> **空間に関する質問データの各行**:
------------

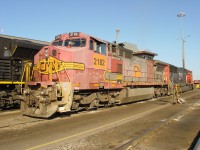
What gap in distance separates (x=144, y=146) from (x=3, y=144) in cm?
349

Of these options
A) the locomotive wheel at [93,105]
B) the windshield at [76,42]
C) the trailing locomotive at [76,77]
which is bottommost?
the locomotive wheel at [93,105]

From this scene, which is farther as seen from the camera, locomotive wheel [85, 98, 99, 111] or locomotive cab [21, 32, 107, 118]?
locomotive wheel [85, 98, 99, 111]

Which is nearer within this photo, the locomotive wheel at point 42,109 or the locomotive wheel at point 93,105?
the locomotive wheel at point 42,109

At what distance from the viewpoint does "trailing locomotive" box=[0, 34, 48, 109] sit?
42.4 ft

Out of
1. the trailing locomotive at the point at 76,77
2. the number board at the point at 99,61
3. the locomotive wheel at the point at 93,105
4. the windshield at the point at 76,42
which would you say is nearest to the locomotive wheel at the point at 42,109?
the trailing locomotive at the point at 76,77

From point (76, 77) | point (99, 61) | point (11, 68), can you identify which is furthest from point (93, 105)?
point (11, 68)

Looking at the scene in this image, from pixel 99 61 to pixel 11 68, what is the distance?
4.49m

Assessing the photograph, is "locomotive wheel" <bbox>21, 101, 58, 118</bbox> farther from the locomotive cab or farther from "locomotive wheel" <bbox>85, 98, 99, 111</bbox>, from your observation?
"locomotive wheel" <bbox>85, 98, 99, 111</bbox>

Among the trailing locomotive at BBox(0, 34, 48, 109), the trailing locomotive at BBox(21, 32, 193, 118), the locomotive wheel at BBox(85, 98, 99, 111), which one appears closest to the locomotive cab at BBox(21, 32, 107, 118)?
the trailing locomotive at BBox(21, 32, 193, 118)

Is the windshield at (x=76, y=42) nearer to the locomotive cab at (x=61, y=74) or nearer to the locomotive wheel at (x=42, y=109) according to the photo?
the locomotive cab at (x=61, y=74)

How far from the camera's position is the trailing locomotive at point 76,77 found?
1059cm

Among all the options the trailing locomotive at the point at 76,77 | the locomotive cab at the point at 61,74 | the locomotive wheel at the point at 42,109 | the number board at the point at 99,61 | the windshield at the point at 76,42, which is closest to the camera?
the locomotive wheel at the point at 42,109

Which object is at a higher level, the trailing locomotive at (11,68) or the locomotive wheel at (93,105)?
the trailing locomotive at (11,68)

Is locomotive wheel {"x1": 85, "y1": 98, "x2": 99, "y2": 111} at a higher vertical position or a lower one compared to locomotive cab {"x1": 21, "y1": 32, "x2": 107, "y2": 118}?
lower
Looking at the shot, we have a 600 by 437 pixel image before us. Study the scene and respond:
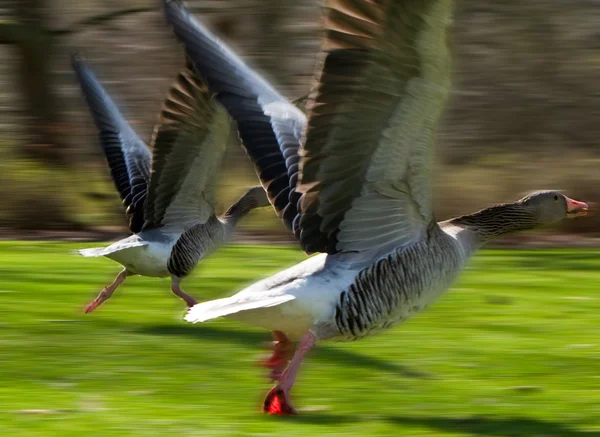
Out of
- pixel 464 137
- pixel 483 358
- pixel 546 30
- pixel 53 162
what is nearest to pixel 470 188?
pixel 464 137

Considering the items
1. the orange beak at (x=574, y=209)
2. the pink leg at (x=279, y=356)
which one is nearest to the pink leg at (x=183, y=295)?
the pink leg at (x=279, y=356)

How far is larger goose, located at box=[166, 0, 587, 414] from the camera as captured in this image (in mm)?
5152

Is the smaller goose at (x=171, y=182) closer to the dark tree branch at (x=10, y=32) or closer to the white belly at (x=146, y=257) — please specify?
the white belly at (x=146, y=257)

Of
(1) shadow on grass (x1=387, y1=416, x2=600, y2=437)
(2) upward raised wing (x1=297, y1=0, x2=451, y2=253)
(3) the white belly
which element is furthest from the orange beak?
(3) the white belly

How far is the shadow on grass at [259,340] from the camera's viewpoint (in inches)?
270

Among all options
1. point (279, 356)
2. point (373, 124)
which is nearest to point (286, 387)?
point (279, 356)

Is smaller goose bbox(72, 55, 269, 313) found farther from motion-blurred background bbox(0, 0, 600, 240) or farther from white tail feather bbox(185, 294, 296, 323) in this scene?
motion-blurred background bbox(0, 0, 600, 240)

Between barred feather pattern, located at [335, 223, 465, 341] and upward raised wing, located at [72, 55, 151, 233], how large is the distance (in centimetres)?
368

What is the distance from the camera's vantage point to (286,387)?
5.62 meters

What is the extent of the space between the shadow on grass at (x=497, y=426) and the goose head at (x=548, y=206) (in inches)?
51.1

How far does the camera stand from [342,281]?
19.1 ft

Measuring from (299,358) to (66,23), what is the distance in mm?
9945

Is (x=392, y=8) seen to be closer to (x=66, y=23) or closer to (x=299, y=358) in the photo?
(x=299, y=358)

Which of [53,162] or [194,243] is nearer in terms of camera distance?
[194,243]
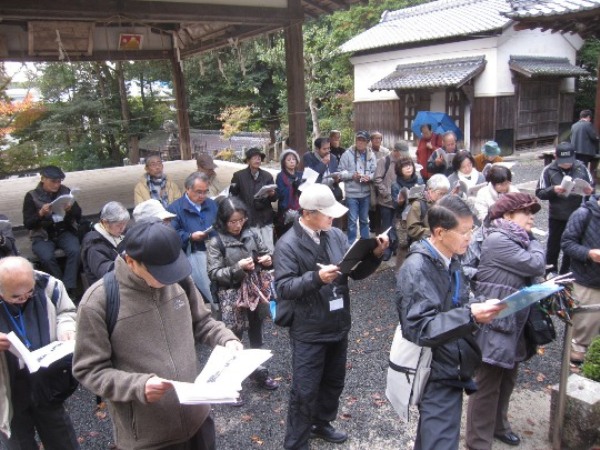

------------

> **課題**: 「How far does the camera stand from [342,281]?」を含む行から項目の最後までを、すべてもう一度書き出してください。答えにある距離と座標の数値にはそれぞれ149を足し、画像は含めないでください。

> **正解**:
How far does the camera stand from [342,281]?
168.1 ft

Measuring from (299,358) to (66,23), what is the distance in mm?
10094

Is (x=392, y=8) seen to be closer to (x=66, y=23) or closer to (x=299, y=358) in the photo?
(x=448, y=507)

Which of [53,162] or [194,243] is nearer in terms of camera distance?
[343,392]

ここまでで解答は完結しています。